Grand-mariage, gaspillage

Ce slogan, nombre de jeunes le clament. Trop coûteux, le grand-mariage[1].

 C’est immanquable : vous pouvez aborder la question sous toutes les formes possibles, la même réponse des jeunes interrogés sur le sujet revient sans cesse, tel un refrain. « Trop » pourrait être le titre de la chanson. Ou plutôt « Trop… et pas assez ». Trop d’argent, trop d’or, trop de luxe pour ces grands-mariages. Pas assez d’argent, de biens vitaux, de confort pour cette société.
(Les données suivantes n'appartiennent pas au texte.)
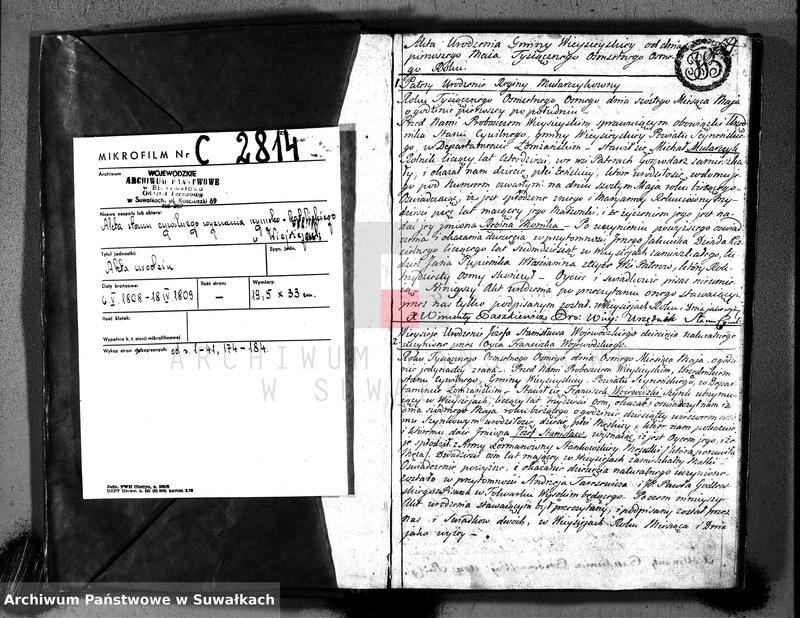 """image.from.unit """"Księga aktów cywilnych urodzenia, stosowanie do prawa W. Napoleona od dnia 1 miesiąca maja 1808 roku parafii wieysieyskiey przez urzędnika tychże aktów niżej podpisanego zaczęta i kontynuowana"""""""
Aturia, étudiante, est sans pitié pour la coutume « argentivore » : « Le grand-mariage, c’est une mauvaise chose dans la mesure où nous vivons dans un pays sous-développé. On construit des maisons immenses, on dépense des sommes folles pour le grand-mariage, alors qu’à côté, des gens n’ont rien à manger ! » Pis, pour elle – elle rejoint en cela Damir Ben Ali -, « le grand-mariage détruit l’économie du pays. Dans une famille, une personne préfère garder son argent en vue du mariage plutôt que de payer l’école aux enfants, de leur donner à manger convenablement, de leur offrir une belle vie ! C’est un défi pour l’avenir, le grand-mariage »[2].

Abdou Mohamed Youssouf, tout nouveau bachelier, est moins catégorique. Pour lui, effectivement, « on gaspille pas mal d’argent au cours des grands-mariage. Ce sont des devises qui partent à l’étranger alors qu’elles devraient servir à investir ici ». Et de lancer ce constat terrible dans un des pays dits les plus pauvres du monde : « L’argent il est là, il ne manque pas, mais il part en fumée ! » Malgré tout, Abdou pense que cette coutume a encore un rôle à jouer : « Dans les villages, cela permet une distribution d’argent, et cela permet aussi de réaliser des projets, mosquées, écoles, réparation des routes… » Pas inutile donc, juste mal utilisé.

Image extraite d’une série signée Jean-Marc De Coninck.

Chipinda, étudiante, qui assure qu’elle fera le grand-mariage, est encore plus mesurée. Certes, « des dépenses folles sont faites », dit-elle, mais « c’est notre culture, notre coutume, on doit la préserver ». Selon elle, « il faudrait limiter l’argent dépensé, surtout l’or, car c’est quelque chose qu’on garde chez soi, c’est de l’argent qui dort, qui ne sert à rien ». Y croit- elle, à ces limitations ? « Bien sûr, cela fonctionne. A Moroni, ils l’ont fait » – il y a trois ans, les notables de Moroni ont limité le nombre de souverains (8 grammes d’or) à 50, contre 100 auparavant. Armia est du même avis : « Nos enfants changeront ça. Ils dépenseront moins ».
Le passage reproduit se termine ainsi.